I caught this one at the height of its perfection.
Not being a frequent consumer of Italian wine, I have to admit I need to study just a little (ok, maybe a lot) before I go to buy anything.
Can you keep your Barolos and Barbarescos straight? Your Dolcettos and Doglianis? Soaves and Piaves? Your DOCs and DOCGs? What about your Albas and your Astis, your Amarones, Ripassos and Reciotos? Valdobbiadene, Valle D’Aosta, or Valtellina?
I think you get my point.
With that in mind, think of this post as ‘Barbaresco 101’.
Often referred to as a ‘Baby Barolo’, Barbaresco has (sometimes unfairly) been called Barolo’s junior. There is nothing ‘lesser’ about this wine though – it’s simply a different version of a Nebbiolo-based wine.
The Nebbiolo grape (grown here with yields of 57 hl/ha) was usually fermented sweet until the 1890s when dry wines became de rigeur. Most production centres in Alba in Piemonte, the northwest corner of Italy. There is a small area of land planted in Barbaresco, Treiso, Neive and Alba. The Pietro Rinaldi is located at Madonna di Como in Alba’s Langhe Hills.
These areas have Tortonian soil – a calcareous marl that produces soft and fruity Barbaresco wines (like the Barolos grown in Alba and La Morra which are also grown on Tortonian soil). Helvetian soil produces more austere and structured wines (for example in Serralunga D’Alba and Monforte D’Alba).

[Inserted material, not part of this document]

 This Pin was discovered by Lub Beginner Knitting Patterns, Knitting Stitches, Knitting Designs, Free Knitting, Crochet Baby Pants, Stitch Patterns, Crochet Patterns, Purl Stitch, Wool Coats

The Tortonian soil and the fact that it’s close to the River Tanaro also enables the Nebbiolo to ripen faster here; they’re usually ready at 5-10 years. Nebbiolo is a fussy grape and requires a warm site and a long time to ripen. Barbaresco wines must be aged 2 years in oak (1 year less than Barolo) and it has a required minimum of 12.5% abv.

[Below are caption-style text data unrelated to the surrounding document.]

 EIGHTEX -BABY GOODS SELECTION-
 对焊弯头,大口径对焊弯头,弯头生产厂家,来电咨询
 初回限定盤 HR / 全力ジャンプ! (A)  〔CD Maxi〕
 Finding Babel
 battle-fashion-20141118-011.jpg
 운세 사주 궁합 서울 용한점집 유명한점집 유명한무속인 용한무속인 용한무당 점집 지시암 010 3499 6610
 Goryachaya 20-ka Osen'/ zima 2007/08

The Azienda Agricola (Domaine) Pietro Rinaldi is clear and bright, a deep garnet with legs. The nose is clean and developed with medium plus aromas of dried strawberry, plum, tar, kid glove and a little rose petal. Classic.

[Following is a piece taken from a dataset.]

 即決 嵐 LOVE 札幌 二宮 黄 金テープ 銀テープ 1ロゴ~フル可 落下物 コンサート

The palate is dry with medium plus acidity, perfectly ripened and finely grained tannins, medium body, medium plus alcohol and medium plus intensity. The flavours consist of deep and dried red fruit (plum, strawberry, cherry) with leather, clove and black Dutch licorice. The finish is a strong medium plus.
This wine is WSET Very Good – it’s a great example of drink now, not intended for further ageing; it has reached its pinnacle. The tannins have resolved perfectly and have obviously been assisted over the past 7 years with the fruit and acidity which is still strong at medium plus. It’s a beautifully balanced effort with complex and concentrated flavours and aromas – the structure is strong.